Differentiated Literacy Experiences Provide Success and Challenge
All children can successfully engage in shared reading experiences using familiar read and sing books and language charts. More mature readers can be challenged to read the entire book or chart without the help of the melody, using expression and fluent phrasing. Emergent readers learn to track the words while they sing. They highlight and practice reading high-frequency words. Explicit phonics instruction meets differentiated needs: some children need practice with beginning sounds, and all children benefit from focusing on one or two word families. When children discuss, dramatize, or use American Sign Language to further internalize the song lyrics, comprehension and vocabulary is enhanced. Marie Clay’s research reminds us that children come to reading from many paths. A typical kindergarten classroom embraces children who are just beginning to hear and understand the sounds of English and others who are already eager readers and writers. All children need to perceive themselves as ones who are able to read. Learning to read must be emotionally connected with pleasure and success as the brain anchors new skills to something that is already known. If children are immersed in the language of songs and rhymes early on during their home and school literary lives, they will have the vital scaffolding of English grammar structures to hold them up as they embark on their journey as readers.
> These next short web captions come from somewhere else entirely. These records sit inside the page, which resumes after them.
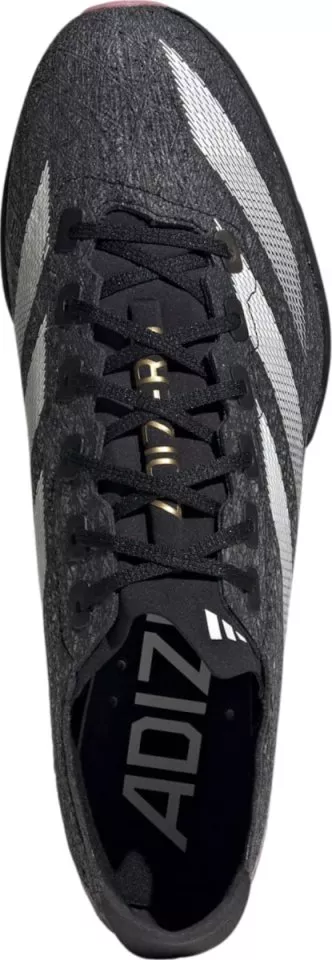 Track shoes/Spikes adidas ADIZERO PRIME SP 3 STRUNG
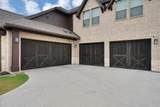 2303 Knapp Trail - Photo 3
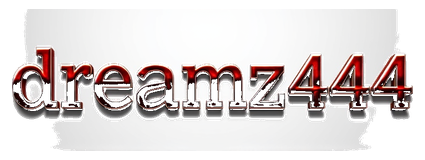 dreamz444 logo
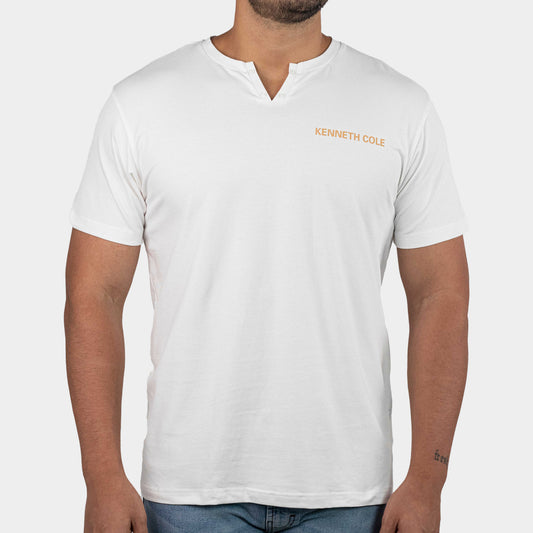 CAMISETA PARA HOMBRE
Once they are “hooked” on language, we can use these memory hooks to systematically teach and reinforce the sevenessential reading skills and habits of mind: phonemic awareness, phonics, comprehension, vocabulary, fluency, the belief that “I can read!”, and the motivation to build stamina and independence as a reader.
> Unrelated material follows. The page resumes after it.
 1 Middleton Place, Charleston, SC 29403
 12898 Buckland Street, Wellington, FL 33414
A Child’s Experience in Learning to Read Influences Their Whole Self-Concept
Bruno Bettleheim’s research shows that how a child perceives herself in the act of learning to read generalizes to her whole self-concept. While we are developing language and literacy skills, we must also nurture belief systems that allow young children to see themselves as successful readers and to develop the disposition of ones who love reading right from the start. Giving children quality “books that sing and rhyme” as a part of a multisensory and comprehensive early literacy program builds success and confidence for children at all levels on the reading continuum. Connecting singing and reading is respectful of children’s diverse learning styles and honors their social-emotional needs. It simultaneously accelerates language development and reading fluency by taking advantage of how the young child’s brain learns best.